DOCUMENT EXCERPT.
>>>>>
Law enforcement museum in Liverpool, England

The Border Force National Museum (previously - UK Border Agency) is located in Liverpool, England and holds the national collection of HM Revenue and Customs, one of the most important collections of its type held anywhere in the world. Originally HM Customs & Excise National Museum, the collection is now a gallery located on the basement floor of the Merseyside Maritime Museum at the Albert Dock.

== Collection ==
The exhibits tell the story of smuggling and contraband from the 18th century to the present day. They include an extensive display of tools of the job, prints, paintings and photographs relating to the work of the UK Border Agency and HM Revenue and Customs. Other items look at the ingenious and often dangerous world of smuggling, prohibited goods and concealment.

==History==
The museum was established in 1994 a partnership between National Museums Liverpool and HM Customs & Excise, which in 2005 merged with the Inland Revenue to form HM Revenue and Customs. The museum was designed to educate the public about smuggling and contraband from 1700s to the present day.
<<<<<
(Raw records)
>>>>>
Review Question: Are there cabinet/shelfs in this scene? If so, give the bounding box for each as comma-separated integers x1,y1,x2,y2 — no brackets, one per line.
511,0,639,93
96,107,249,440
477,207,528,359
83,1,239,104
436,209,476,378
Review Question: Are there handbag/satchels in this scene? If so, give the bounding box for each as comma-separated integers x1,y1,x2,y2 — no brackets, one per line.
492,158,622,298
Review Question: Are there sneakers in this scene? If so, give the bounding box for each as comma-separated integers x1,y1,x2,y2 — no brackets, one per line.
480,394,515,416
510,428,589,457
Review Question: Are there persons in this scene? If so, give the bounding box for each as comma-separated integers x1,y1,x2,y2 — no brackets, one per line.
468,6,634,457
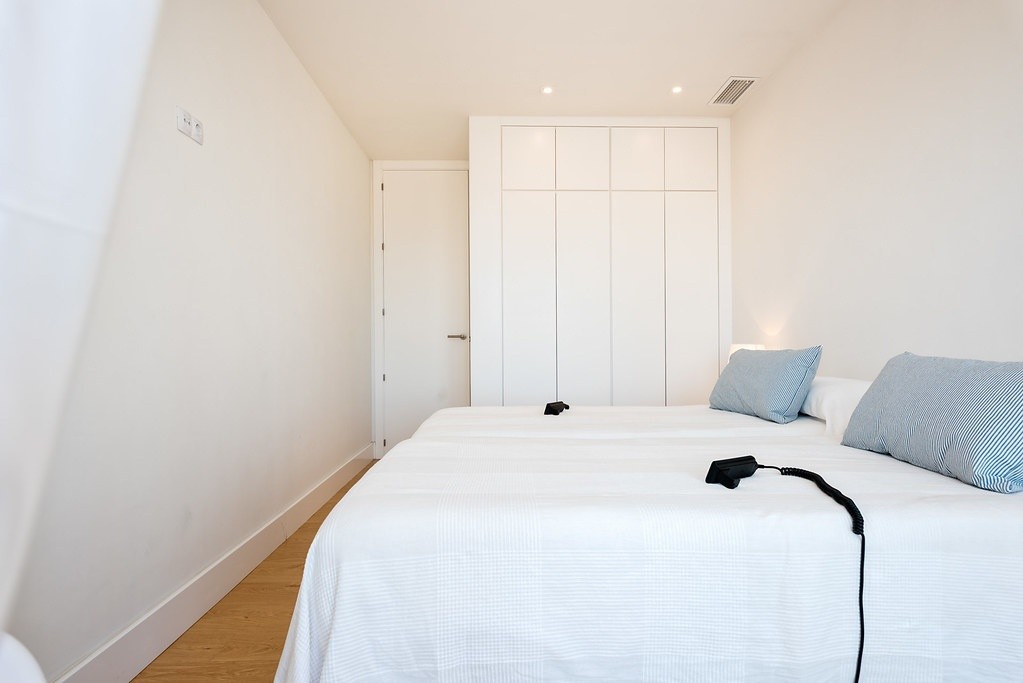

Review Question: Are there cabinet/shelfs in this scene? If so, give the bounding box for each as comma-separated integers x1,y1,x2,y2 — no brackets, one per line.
467,115,732,407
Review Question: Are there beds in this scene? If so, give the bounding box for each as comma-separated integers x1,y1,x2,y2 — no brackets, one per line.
272,440,1023,683
411,407,830,439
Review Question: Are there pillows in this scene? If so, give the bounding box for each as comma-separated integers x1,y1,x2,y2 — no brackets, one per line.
710,342,823,424
799,376,873,439
841,351,1023,493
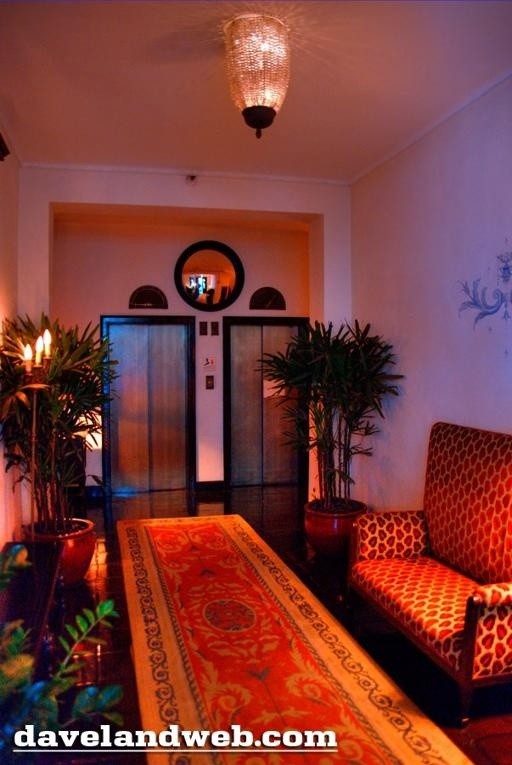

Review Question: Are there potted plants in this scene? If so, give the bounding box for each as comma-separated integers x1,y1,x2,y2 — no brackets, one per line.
<<<<<
WRITTEN INSTRUCTION 1.
In the text on the Border Force National Museum, list every kind of object that the collection section names in the museum's extensive display.
WRITTEN INSTRUCTION 2.
Decide whether each statement agrees with the text on the Border Force National Museum, and quote the words that decide it: (a) The museum was founded in 1994. (b) The gallery sits on the top floor of the Merseyside Maritime Museum. (c) HM Customs & Excise merged with the Inland Revenue in 2005.
WRITTEN INSTRUCTION 3.
Carry on the text on the Border Force National Museum, starting after its last sentence.

EXPECTED OUTPUT 1.
Tools of the job, prints, paintings, photographs

EXPECTED OUTPUT 2.
(a) Yes: "The museum was established in 1994"
(b) No: "located on the basement floor of the Merseyside Maritime Museum"
(c) Yes: "which in 2005 merged with the Inland Revenue to form HM Revenue and Customs"

EXPECTED OUTPUT 3.
The museum was named as HM Revenue and Customs National Museum in May 2008 (known as 'Seized! Revenue and Customs Uncovered') and then became the UK Border Agency National Museum (known as 'Seized! The Border and Customs uncovered') following a new lead partnership with the UK Border Agency in 2009. Following the rename of the UK Border Agency in 2012 to Border Force, the museum is now known as "Seized! The Border and Customs uncovered Border Force National Museum".

Since May 2008 the collection has been located in the basement of Merseyside Maritime Museum. Fraser Randall was chosen to carry out a refurbishment of the exhibition by National Museums Liverpool. The construction company created setworks, interactives, audio visual and graphics works. The exhibition designers updated the collection with the ability for visitor interaction and family-friendly displays. The cost of the refurbishment totalled £500,000.